| EXERCISE DIRECTIONS |
Please repeat, unchanged, the lines below that begin with the line containing "Among these items" and end with the line containing "0.17 metres", including both of those lines.

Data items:
----

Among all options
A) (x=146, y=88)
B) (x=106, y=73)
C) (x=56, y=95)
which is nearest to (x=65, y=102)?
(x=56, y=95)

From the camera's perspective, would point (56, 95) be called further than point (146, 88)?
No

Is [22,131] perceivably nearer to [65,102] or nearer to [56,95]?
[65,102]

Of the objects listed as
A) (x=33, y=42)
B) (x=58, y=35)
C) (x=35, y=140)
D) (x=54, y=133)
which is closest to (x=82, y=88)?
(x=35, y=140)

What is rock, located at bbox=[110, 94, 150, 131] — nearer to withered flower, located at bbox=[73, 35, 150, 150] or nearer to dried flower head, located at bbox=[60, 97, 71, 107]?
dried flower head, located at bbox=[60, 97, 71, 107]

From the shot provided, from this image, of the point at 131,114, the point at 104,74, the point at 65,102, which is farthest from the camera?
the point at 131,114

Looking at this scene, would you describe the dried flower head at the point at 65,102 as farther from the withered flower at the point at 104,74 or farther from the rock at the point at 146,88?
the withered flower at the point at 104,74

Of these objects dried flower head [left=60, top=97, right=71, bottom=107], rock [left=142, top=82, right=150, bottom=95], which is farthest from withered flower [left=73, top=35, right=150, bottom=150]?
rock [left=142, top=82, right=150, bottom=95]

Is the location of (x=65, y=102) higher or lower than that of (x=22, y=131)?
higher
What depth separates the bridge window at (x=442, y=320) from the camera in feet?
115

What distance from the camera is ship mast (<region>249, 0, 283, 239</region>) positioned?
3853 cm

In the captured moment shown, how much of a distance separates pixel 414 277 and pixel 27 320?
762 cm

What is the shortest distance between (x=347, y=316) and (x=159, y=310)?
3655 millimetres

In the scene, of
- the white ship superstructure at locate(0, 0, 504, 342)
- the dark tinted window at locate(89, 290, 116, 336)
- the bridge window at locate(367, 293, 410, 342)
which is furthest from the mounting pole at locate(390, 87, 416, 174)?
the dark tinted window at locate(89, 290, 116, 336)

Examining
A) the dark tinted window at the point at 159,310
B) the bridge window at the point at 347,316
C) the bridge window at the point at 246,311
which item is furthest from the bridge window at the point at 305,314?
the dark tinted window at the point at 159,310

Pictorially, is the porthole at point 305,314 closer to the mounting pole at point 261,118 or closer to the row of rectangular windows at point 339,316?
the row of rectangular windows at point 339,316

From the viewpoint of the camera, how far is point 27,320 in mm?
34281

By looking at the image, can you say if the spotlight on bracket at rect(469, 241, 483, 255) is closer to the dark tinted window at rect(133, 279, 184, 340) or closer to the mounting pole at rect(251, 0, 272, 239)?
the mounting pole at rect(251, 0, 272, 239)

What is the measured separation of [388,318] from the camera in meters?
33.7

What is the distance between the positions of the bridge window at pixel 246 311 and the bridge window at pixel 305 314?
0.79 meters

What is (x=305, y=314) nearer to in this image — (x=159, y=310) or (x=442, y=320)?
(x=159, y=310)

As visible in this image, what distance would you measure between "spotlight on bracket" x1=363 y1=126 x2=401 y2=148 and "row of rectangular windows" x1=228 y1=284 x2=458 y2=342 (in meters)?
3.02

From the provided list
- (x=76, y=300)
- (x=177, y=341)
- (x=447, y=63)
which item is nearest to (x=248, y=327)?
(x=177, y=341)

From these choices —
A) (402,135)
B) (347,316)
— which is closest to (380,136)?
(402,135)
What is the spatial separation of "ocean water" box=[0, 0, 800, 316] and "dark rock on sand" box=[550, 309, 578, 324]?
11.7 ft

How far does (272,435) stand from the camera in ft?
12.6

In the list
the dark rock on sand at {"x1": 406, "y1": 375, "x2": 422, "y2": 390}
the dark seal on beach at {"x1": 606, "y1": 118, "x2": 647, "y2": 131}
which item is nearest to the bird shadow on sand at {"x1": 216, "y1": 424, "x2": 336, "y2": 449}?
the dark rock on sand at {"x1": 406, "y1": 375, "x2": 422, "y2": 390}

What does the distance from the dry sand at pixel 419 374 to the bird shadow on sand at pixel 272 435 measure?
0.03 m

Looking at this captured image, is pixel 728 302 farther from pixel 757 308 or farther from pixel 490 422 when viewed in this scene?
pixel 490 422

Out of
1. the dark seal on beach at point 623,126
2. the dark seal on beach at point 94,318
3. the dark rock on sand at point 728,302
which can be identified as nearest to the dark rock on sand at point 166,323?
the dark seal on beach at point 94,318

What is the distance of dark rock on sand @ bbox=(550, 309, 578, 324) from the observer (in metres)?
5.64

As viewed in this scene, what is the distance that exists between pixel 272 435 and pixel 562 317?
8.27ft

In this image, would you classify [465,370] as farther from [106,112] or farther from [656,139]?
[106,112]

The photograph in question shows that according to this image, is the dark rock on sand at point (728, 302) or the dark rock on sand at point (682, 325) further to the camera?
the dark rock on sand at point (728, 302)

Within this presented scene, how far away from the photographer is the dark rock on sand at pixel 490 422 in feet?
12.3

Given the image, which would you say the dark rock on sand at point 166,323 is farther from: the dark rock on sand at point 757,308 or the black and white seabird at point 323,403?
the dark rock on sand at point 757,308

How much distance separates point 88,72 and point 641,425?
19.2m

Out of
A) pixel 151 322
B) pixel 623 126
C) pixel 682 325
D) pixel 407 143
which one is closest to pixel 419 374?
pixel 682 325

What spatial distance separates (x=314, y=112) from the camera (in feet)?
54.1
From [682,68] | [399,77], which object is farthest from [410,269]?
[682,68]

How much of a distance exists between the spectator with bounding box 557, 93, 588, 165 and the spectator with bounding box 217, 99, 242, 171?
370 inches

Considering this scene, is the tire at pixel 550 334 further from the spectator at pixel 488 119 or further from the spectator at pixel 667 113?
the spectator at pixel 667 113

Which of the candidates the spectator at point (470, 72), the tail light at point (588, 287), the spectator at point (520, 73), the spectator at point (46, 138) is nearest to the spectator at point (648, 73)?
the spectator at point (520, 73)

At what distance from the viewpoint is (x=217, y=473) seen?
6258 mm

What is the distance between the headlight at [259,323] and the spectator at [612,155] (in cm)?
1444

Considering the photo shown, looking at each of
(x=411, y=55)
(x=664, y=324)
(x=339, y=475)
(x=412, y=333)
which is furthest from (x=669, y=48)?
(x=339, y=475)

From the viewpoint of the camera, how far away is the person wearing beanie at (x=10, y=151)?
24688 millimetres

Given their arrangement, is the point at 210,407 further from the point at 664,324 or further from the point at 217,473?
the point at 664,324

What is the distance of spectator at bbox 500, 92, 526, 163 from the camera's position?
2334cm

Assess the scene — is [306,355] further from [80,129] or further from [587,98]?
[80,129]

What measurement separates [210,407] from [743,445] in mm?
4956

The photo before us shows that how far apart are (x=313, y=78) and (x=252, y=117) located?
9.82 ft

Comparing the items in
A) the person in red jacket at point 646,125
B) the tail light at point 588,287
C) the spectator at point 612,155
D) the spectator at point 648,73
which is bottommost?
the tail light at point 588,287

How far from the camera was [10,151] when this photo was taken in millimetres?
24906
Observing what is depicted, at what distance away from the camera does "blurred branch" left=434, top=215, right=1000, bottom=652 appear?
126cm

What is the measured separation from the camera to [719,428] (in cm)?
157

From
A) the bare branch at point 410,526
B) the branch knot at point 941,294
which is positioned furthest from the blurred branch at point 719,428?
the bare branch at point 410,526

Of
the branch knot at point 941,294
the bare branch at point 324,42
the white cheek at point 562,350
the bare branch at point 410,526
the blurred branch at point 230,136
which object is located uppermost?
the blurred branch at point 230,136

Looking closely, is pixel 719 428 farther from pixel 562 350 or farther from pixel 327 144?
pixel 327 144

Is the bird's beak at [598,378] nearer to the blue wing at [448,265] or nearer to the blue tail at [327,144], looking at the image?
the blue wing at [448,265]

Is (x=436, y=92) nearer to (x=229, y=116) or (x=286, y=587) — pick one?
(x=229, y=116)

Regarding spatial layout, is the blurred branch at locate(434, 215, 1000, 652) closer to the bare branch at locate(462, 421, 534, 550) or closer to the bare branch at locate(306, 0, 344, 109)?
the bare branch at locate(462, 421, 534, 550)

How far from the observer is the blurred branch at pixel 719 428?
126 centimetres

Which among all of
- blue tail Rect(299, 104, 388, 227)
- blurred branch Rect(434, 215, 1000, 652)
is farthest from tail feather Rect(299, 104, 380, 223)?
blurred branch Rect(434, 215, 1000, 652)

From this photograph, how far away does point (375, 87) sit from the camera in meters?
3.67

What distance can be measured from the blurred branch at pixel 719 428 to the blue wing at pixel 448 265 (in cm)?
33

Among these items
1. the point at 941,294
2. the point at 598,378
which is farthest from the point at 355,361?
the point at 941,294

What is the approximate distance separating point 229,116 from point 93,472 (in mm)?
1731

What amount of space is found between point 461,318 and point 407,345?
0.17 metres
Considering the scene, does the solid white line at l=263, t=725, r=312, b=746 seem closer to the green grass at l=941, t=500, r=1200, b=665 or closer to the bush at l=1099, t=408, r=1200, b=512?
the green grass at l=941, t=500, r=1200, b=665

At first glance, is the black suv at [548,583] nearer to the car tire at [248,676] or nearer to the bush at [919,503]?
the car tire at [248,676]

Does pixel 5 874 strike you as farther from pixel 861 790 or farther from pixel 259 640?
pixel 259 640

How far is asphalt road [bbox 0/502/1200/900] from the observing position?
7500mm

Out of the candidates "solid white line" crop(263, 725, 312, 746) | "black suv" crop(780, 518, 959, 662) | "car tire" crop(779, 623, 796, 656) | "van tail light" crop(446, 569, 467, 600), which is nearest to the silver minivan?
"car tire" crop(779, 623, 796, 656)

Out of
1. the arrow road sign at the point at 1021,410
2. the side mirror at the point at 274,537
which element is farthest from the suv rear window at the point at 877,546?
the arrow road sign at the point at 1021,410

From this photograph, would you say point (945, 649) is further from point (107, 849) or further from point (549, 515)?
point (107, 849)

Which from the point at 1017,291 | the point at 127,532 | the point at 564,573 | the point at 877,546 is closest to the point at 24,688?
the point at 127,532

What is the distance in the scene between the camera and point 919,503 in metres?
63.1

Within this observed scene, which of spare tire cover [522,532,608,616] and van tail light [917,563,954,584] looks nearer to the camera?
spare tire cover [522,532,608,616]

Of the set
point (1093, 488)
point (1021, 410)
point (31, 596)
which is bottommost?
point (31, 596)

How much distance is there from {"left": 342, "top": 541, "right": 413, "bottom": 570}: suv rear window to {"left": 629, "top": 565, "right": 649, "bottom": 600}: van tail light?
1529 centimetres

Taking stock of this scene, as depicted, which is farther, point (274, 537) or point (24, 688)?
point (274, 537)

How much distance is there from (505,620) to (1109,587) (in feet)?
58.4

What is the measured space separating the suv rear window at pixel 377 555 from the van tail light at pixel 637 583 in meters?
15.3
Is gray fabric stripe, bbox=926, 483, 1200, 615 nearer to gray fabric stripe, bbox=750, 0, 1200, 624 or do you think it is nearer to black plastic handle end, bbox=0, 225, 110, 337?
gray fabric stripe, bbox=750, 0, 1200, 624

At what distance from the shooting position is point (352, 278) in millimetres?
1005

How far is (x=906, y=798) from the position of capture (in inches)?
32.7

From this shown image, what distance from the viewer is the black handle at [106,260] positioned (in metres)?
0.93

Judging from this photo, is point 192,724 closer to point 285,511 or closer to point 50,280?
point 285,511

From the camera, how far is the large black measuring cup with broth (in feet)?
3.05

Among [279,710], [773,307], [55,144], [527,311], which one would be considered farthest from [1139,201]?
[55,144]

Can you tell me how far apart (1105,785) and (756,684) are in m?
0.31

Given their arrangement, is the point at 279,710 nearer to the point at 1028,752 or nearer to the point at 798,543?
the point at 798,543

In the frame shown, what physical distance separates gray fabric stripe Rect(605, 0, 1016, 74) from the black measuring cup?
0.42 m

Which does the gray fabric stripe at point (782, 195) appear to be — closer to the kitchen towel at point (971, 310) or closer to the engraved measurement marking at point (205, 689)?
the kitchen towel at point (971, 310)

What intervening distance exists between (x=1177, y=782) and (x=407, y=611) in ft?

----

| REPLY |
Among these items
1. the point at 941,294
2. the point at 598,378
which is farthest from the point at 355,361?
the point at 941,294

What is the approximate distance separating point 229,116 from point 93,472 (in mm)?
1731

What amount of space is found between point 461,318 and point 407,345?
0.17 metres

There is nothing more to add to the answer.